[Dataset rows]
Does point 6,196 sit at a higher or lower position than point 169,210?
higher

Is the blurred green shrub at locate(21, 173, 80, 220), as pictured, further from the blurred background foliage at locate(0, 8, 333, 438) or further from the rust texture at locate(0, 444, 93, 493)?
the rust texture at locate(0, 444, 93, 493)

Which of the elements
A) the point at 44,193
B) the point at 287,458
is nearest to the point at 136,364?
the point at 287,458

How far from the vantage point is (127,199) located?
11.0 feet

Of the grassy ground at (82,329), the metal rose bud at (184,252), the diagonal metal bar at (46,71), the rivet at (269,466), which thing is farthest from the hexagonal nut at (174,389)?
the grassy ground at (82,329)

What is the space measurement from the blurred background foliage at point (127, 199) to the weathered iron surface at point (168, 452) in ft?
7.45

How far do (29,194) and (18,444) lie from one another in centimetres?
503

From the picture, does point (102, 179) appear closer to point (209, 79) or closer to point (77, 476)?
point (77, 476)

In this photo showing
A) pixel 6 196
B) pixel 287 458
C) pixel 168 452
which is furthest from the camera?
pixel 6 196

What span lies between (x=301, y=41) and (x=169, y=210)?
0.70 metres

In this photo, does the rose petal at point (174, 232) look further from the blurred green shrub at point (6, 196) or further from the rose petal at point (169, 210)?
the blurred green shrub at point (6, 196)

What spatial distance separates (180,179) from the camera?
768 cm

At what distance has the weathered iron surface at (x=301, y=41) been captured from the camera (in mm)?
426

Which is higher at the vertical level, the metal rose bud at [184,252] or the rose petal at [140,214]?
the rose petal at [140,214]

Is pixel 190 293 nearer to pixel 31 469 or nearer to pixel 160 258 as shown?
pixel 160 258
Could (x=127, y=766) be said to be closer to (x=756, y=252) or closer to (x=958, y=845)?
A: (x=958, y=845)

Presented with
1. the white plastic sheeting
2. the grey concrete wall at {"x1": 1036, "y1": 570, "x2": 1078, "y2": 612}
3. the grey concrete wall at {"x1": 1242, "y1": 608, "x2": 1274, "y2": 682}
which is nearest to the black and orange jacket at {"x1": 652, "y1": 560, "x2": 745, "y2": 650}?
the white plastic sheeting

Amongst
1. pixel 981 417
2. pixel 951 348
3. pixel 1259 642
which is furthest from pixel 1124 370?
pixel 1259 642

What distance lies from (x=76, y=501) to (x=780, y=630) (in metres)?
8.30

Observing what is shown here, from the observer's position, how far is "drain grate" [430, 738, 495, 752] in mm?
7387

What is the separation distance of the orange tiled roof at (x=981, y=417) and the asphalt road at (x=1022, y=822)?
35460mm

● REQUIRED TASK
Arrange the lines of the rows, starting at the line with "Observing what is" and running through the end of the rows, as a JSON list of strings with one string per line. Leave out blank lines.

● ANSWER TO THIS EXERCISE
[
  "Observing what is shown here, from the observer's position, how far is \"drain grate\" [430, 738, 495, 752] in mm?",
  "7387",
  "What is the separation distance of the orange tiled roof at (x=981, y=417) and the asphalt road at (x=1022, y=822)?",
  "35460mm"
]